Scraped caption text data
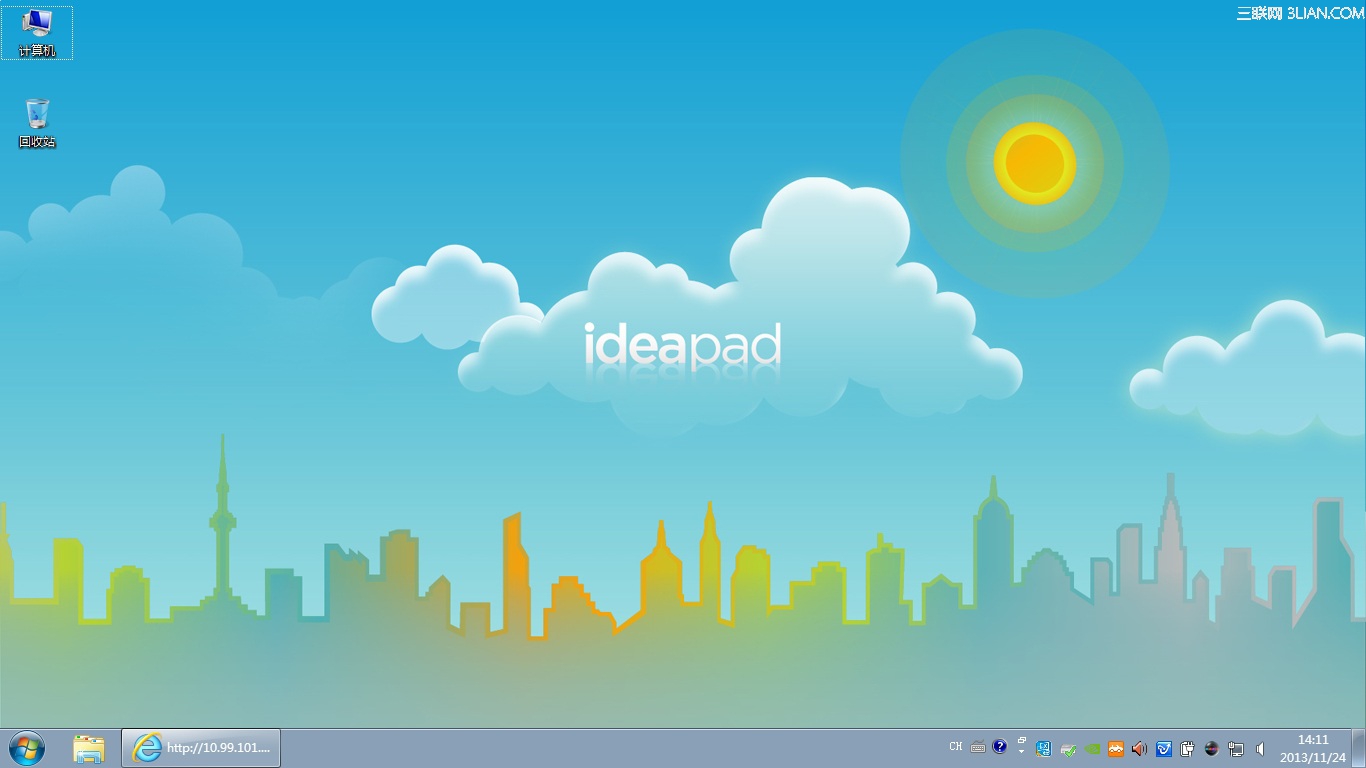 Ideapad Y450自带壁纸软件Alive Idea Desktop4
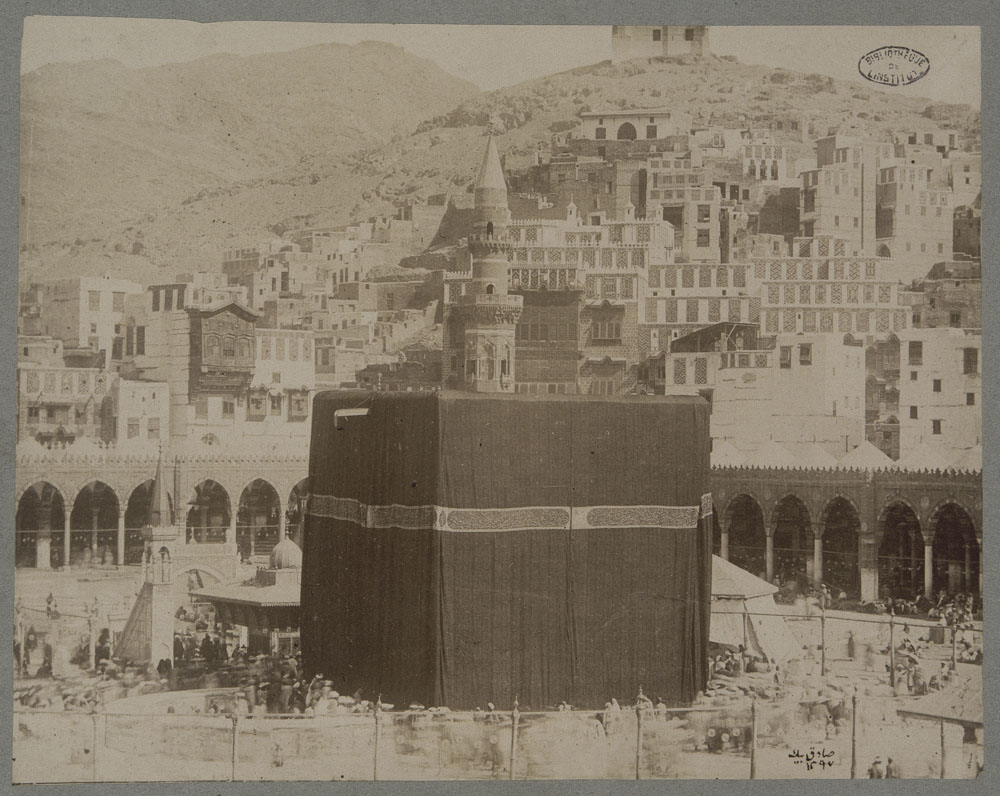 Sadic Bey Mohammed. La prière autour de la Kaaba. Fol. Schlumberger 138. © RMN-Grand Palais (Institut de France) / Gérard Blot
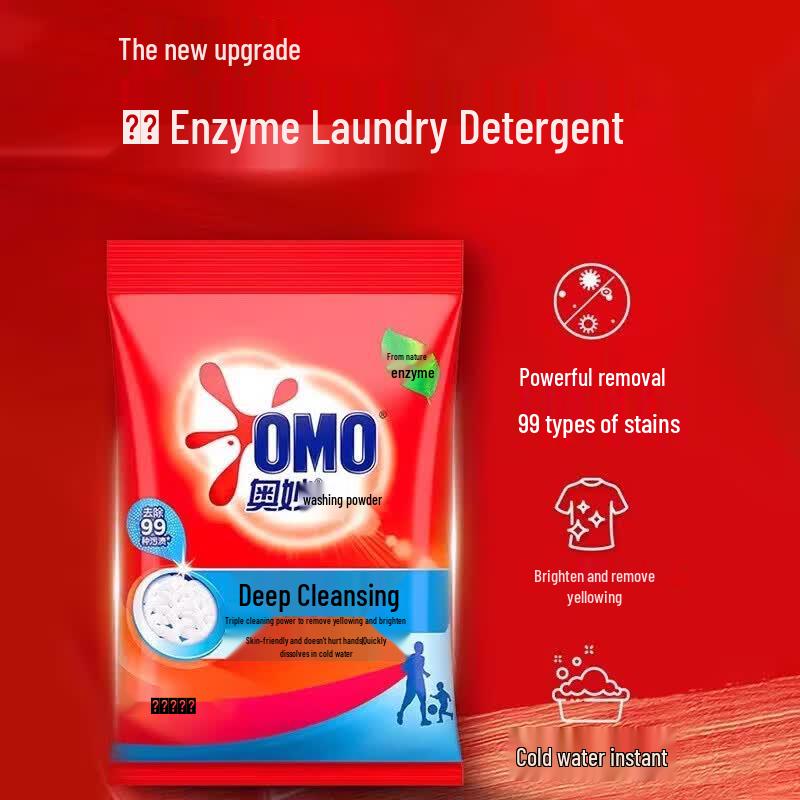 Arowana Deep Clean Laundry Powder & Mellow Peanut Oil Bundle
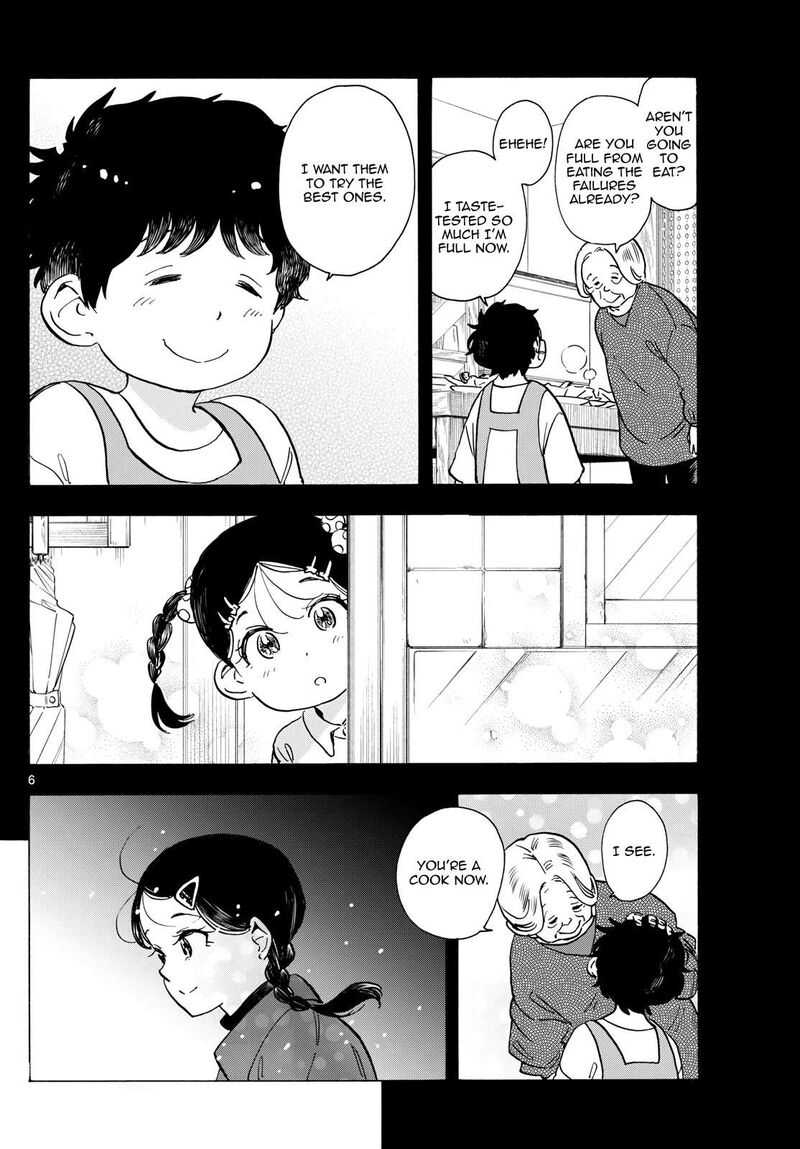 Maiko San Chi No Makanai San Chapter 272 Page 6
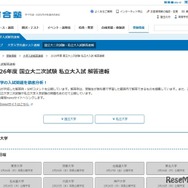 2026年度 国立大二次試験 私立大入試 解答速報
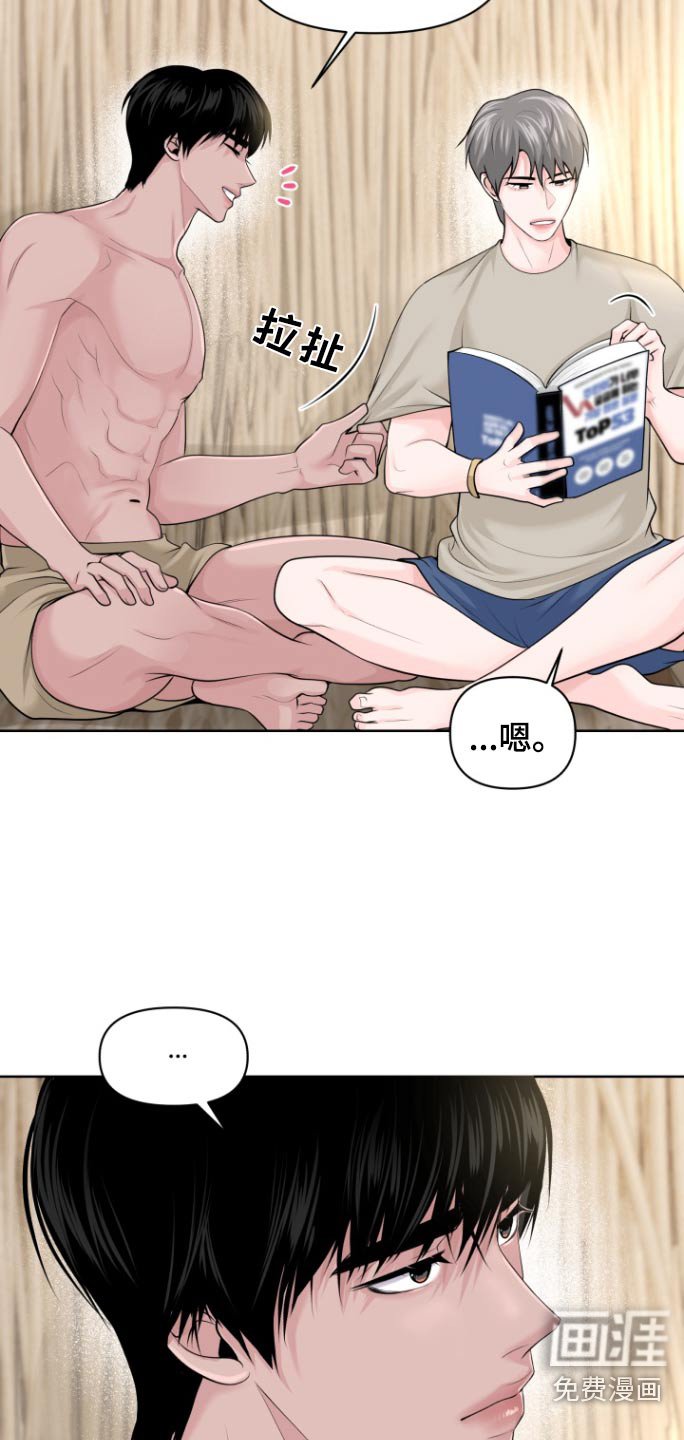 第25章：我没事
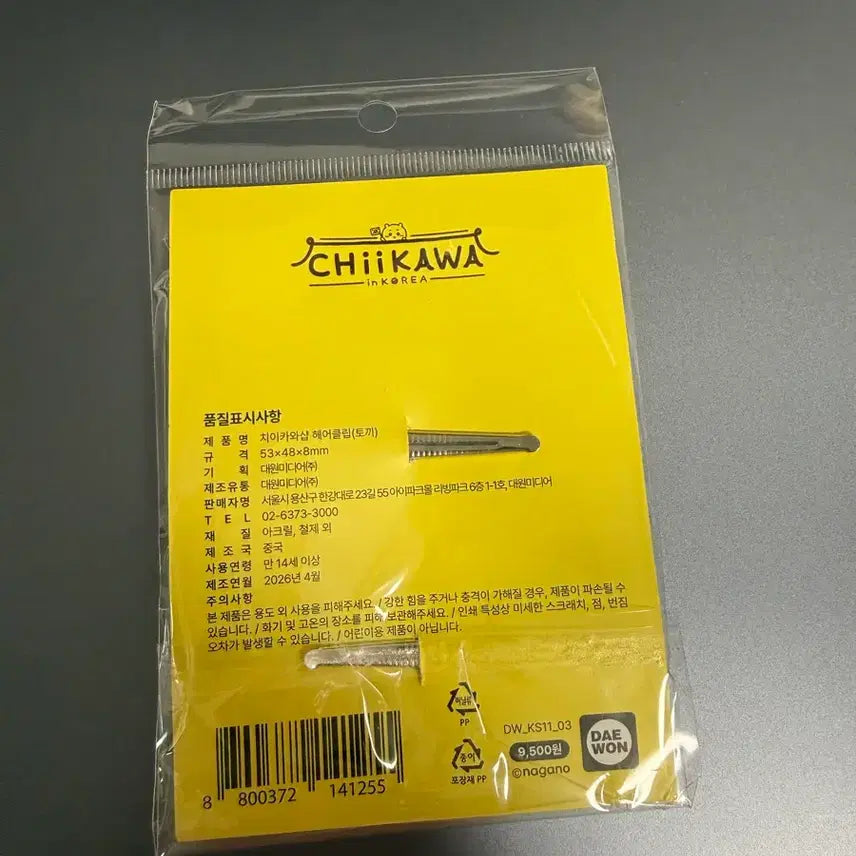 [BUNJANG] Chiikawa Usagi Hanbok Hair Clip / 치이카와샵 헤어클립 우사기 헤어핀 한복 한정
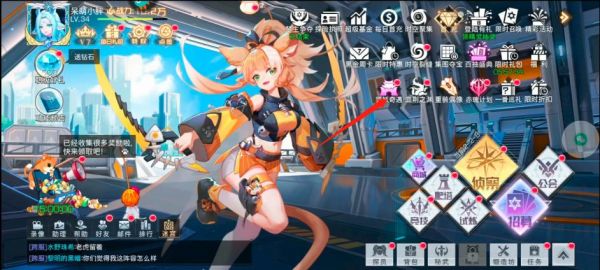 双生幻想怎么获得涂山红红 双生幻想获得涂山红红方法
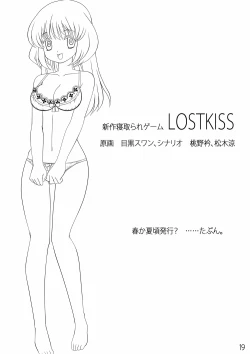 Page 18 of Netorare Anthology NET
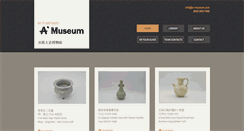 Desktop Screenshot of a-museum.com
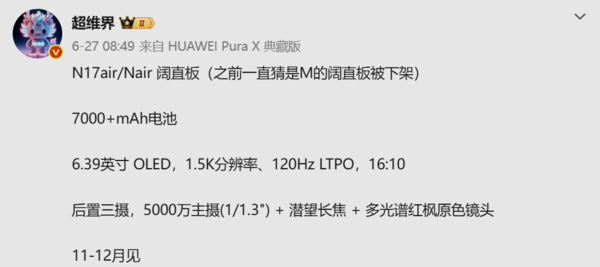 华为被曝年底推出nova 17 Air，搭载7000mAh以上电池与阔直屏  第2张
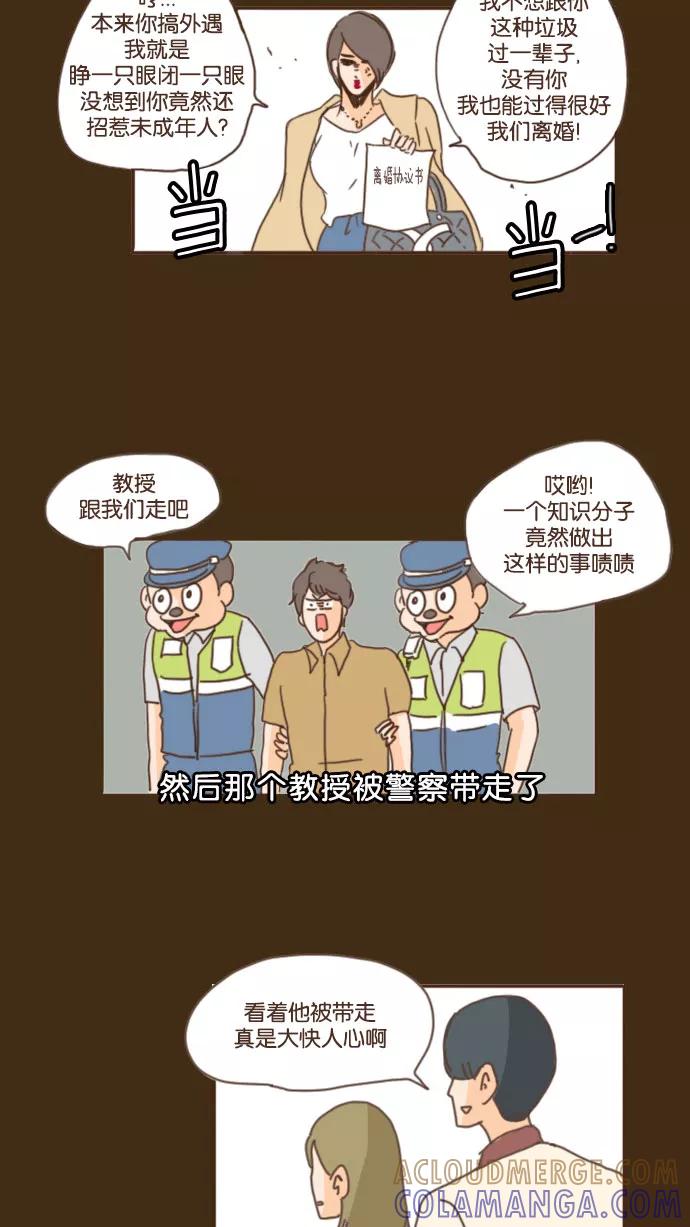 《假小子闯男高》[第47话] 要不你们俩交往吧 第25页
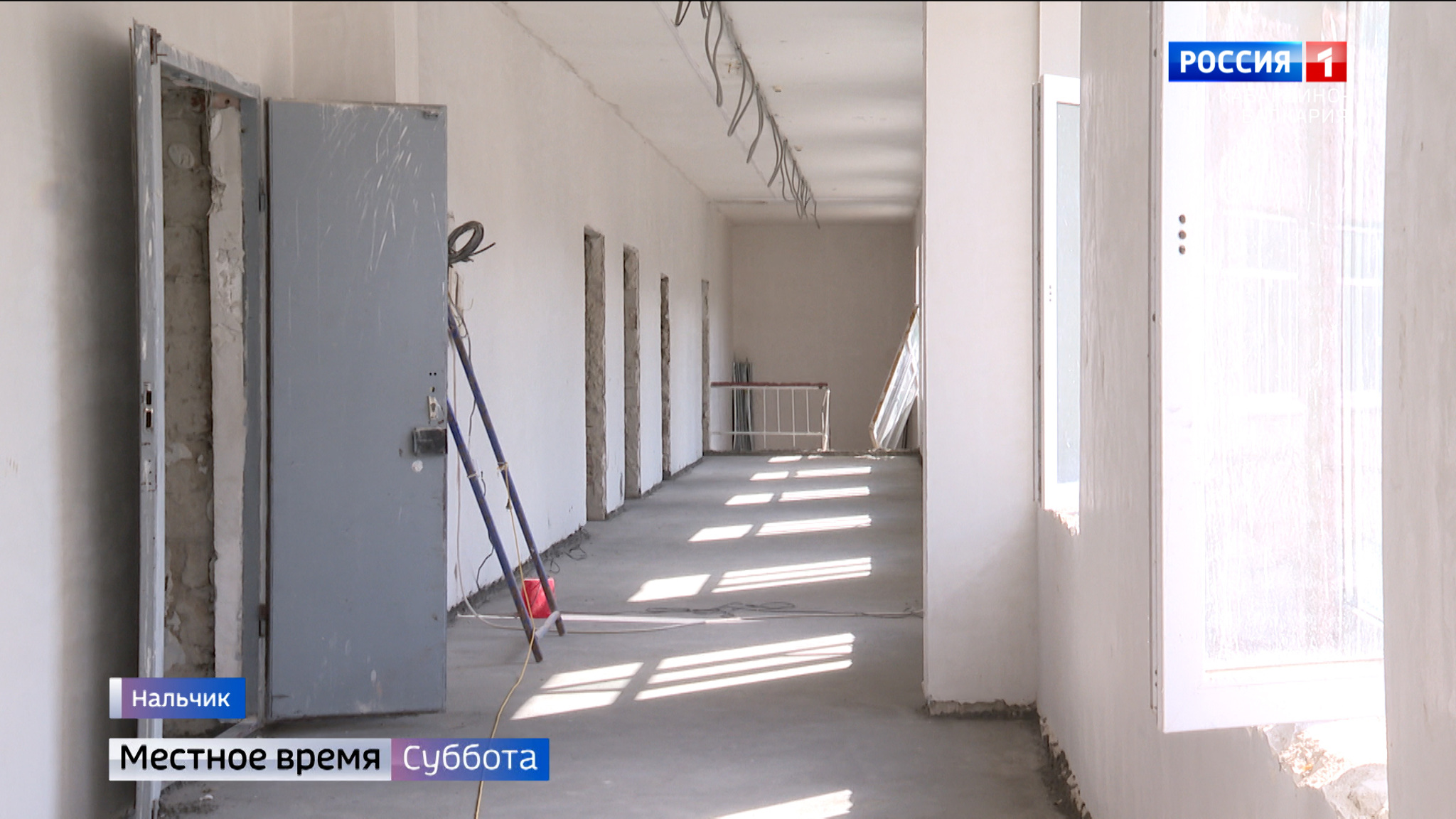 В Нальчике капитальный ремонт восьмой школы вышел на новый этап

→ **WHAT YOU HAVE TO DO**:
An exact transcription of the data above is needed, without the pictures.

→ **EXERCISE RESPONSE**:
 Ideapad Y450自带壁纸软件Alive Idea Desktop4
 Sadic Bey Mohammed. La prière autour de la Kaaba. Fol. Schlumberger 138. © RMN-Grand Palais (Institut de France) / Gérard Blot
 Arowana Deep Clean Laundry Powder & Mellow Peanut Oil Bundle
 Maiko San Chi No Makanai San Chapter 272 Page 6
 2026年度 国立大二次試験 私立大入試 解答速報
 第25章：我没事
 [BUNJANG] Chiikawa Usagi Hanbok Hair Clip / 치이카와샵 헤어클립 우사기 헤어핀 한복 한정
 双生幻想怎么获得涂山红红 双生幻想获得涂山红红方法
 Page 18 of Netorare Anthology NET
 Desktop Screenshot of a-museum.com
 华为被曝年底推出nova 17 Air，搭载7000mAh以上电池与阔直屏  第2张
 《假小子闯男高》[第47话] 要不你们俩交往吧 第25页
 В Нальчике капитальный ремонт восьмой школы вышел на новый этап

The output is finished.